From: Peter Zijlstra <peterz@infradead.org>
To: tmhikaru@gmail.com
Cc: Damien Wyart <damien.wyart@free.fr>,
Venkatesh Pallipadi <venki@google.com>,
Chase Douglas <chase.douglas@canonical.com>,
Ingo Molnar <mingo@elte.hu>, Thomas Gleixner <tglx@linutronix.de>,
linux-kernel@vger.kernel.org, Kyle McMartin <kyle@mcmartin.ca>
Subject: Re: High CPU load when machine is idle (related to PROBLEM: Unusually high load average when idle in 2.6.35, 2.6.35.1 and later)
Date: Tue, 30 Nov 2010 15:59:05 +0100 [thread overview]
Message-ID: <1291129145.32004.874.camel@laptop> (raw)
In-Reply-To: <1291071677.32004.527.camel@laptop>
On Tue, 2010-11-30 at 00:01 +0100, Peter Zijlstra wrote:
>
> Ok, that's good testing.. so its still not quite the same as NO_HZ=n,
> how about this one?
>
> (it seems to drop down to 0.00 if I wait a few minutes with top -d5)
OK, so here's a less crufty patch that gets the same result on my
machine, load drops down to 0.00 after a while.
It seems a bit slower to reach 0.00, but that could be because I
actually changed the load computation for NO_HZ=n as well, I added a
rounding factor in calc_load(), we no longer truncate the division.
If people want to compare, simply remove the third line from
calc_load(): load += 1UL << (FSHIFT - 1), to restore the old behaviour.
---
include/linux/sched.h | 2 +-
kernel/sched.c | 127 ++++++++++++++++++++++++++++++++++++++++++++----
kernel/timer.c | 2 +-
3 files changed, 118 insertions(+), 13 deletions(-)

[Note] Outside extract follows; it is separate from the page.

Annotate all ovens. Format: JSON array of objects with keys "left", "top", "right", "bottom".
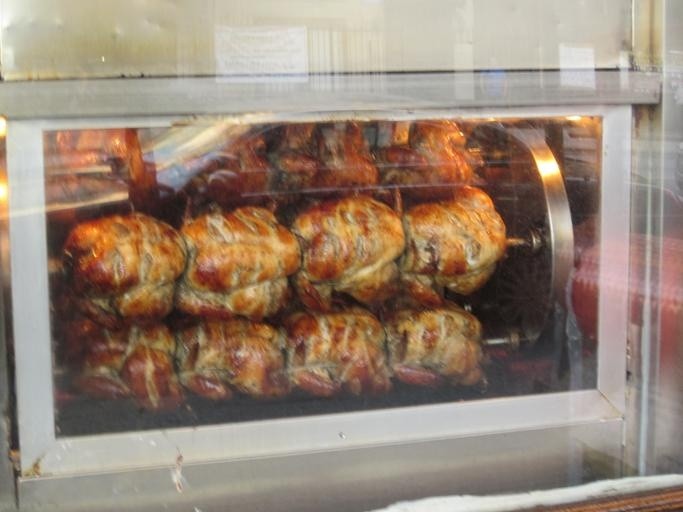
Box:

diff --git a/include/linux/sched.h b/include/linux/sched.h
index de4d68f..a6e0c62 100644
--- a/include/linux/sched.h
+++ b/include/linux/sched.h
@@ -143,7 +143,7 @@ extern unsigned long nr_iowait_cpu(int cpu);
extern unsigned long this_cpu_load(void);
-extern void calc_global_load(void);
+extern void calc_global_load(unsigned long ticks);
extern unsigned long get_parent_ip(unsigned long addr);
diff --git a/kernel/sched.c b/kernel/sched.c
index 864040c..7868a18 100644
--- a/kernel/sched.c
+++ b/kernel/sched.c
@@ -2978,6 +2978,15 @@ static long calc_load_fold_active(struct rq *this_rq)
return delta;
}
+static unsigned long
+calc_load(unsigned long load, unsigned long exp, unsigned long active)
+{
+ load *= exp;
+ load += active * (FIXED_1 - exp);
+ load += 1UL << (FSHIFT - 1);
+ return load >> FSHIFT;
+}
+
#ifdef CONFIG_NO_HZ
/*
* For NO_HZ we delay the active fold to the next LOAD_FREQ update.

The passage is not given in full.